* Task directions *
Pick out every line of the material that contains the word "distance" and copy each of those lines in full.

#### Supplied information ####

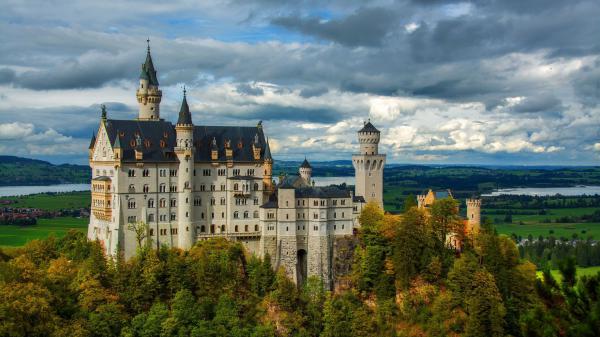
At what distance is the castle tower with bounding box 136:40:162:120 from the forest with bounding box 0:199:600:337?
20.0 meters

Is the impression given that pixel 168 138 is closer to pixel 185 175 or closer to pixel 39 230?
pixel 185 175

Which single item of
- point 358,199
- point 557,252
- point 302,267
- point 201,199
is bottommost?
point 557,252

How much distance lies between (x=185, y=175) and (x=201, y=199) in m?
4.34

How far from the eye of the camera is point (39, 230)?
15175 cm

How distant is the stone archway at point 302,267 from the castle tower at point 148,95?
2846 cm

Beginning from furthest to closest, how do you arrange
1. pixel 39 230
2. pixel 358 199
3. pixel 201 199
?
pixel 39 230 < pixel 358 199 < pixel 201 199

####
#### Supplied information ####

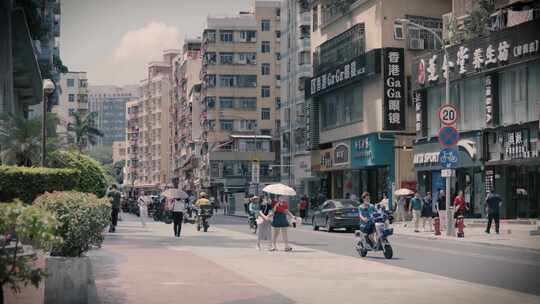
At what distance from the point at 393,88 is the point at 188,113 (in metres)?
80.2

####

* Written solution *
At what distance is the castle tower with bounding box 136:40:162:120 from the forest with bounding box 0:199:600:337?
How much distance lies between (x=185, y=175) and (x=201, y=199) in m?
At what distance from the point at 393,88 is the point at 188,113 (in metres)?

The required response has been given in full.